## Request 1
Edit the passage on staying sober from "Staying sober is" to "help of others.", replacing "journey" with "process".
## Request 2
According to the passage on staying sober, where should the worries written down at the beginning of the day be placed?

## Reading passage

Accepting the Here and Now
You’re not alone in thinking that it’s a problematic era we have all been thrust into. There’s a lot of bad news going on. It’s okay to be angry, frightened, or sad. No one is immune to feeling vulnerable. This is what being human, and feeling your feelings, is all about.
Staying sober is a journey. There is no destination, and nobody can say for sure what is around the corner. Life is the same way. You can only accept your feelings, acknowledge them, and continue to trudge on with the help of others.
Tools to Get You Through the Day
There are plenty of tools to help you strengthen your recovery and stay focused on today. In times like we’re going through today, it’s more important than ever to take life a day at a time.
Here are some ideas to help you stay centered at home:
- Read and study 12-step literature. If you’re not sure where to start, check the index of your Big Book or other readings for acceptance.
- Keep a “worry box” where you write down all of your worries at the beginning of the day. Then place those worries in the box for your higher power to worry about.
- Talk to people in your support network. Don’t focus only on yourself; friendship is a two-way street.
- Consider having small video 12-step meetings online. Software such as Zoom or Microsoft Meetings has worked for many people who want to host their own, more intimate gatherings.

## Given information
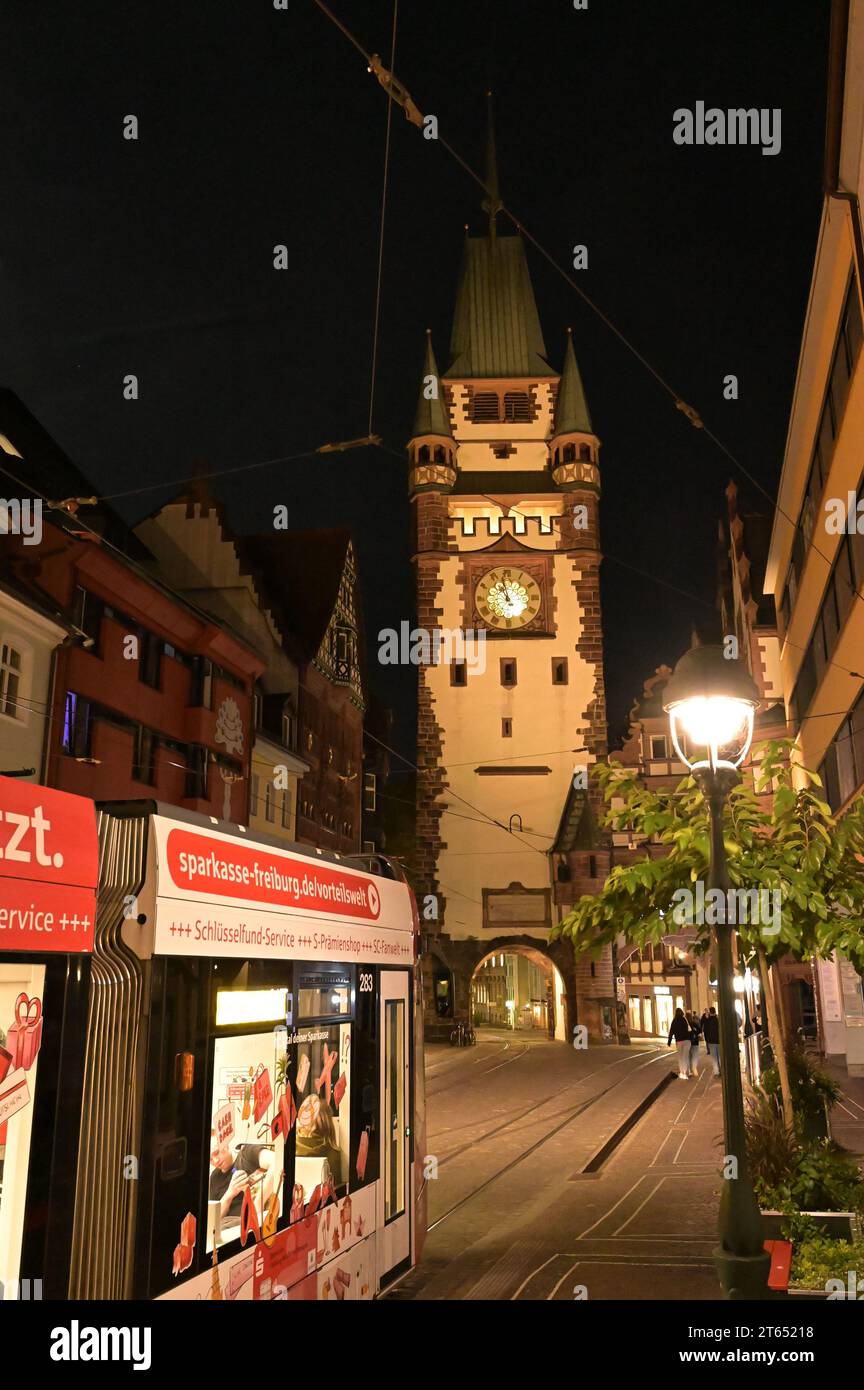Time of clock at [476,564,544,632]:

## Exercise response 1
Staying sober is a process. There is no destination, and nobody can say for sure what is around the corner. Life is the same way. You can only accept your feelings, acknowledge them, and continue to trudge on with the help of others.

## Exercise response 2
In a "worry box," for your higher power to worry about.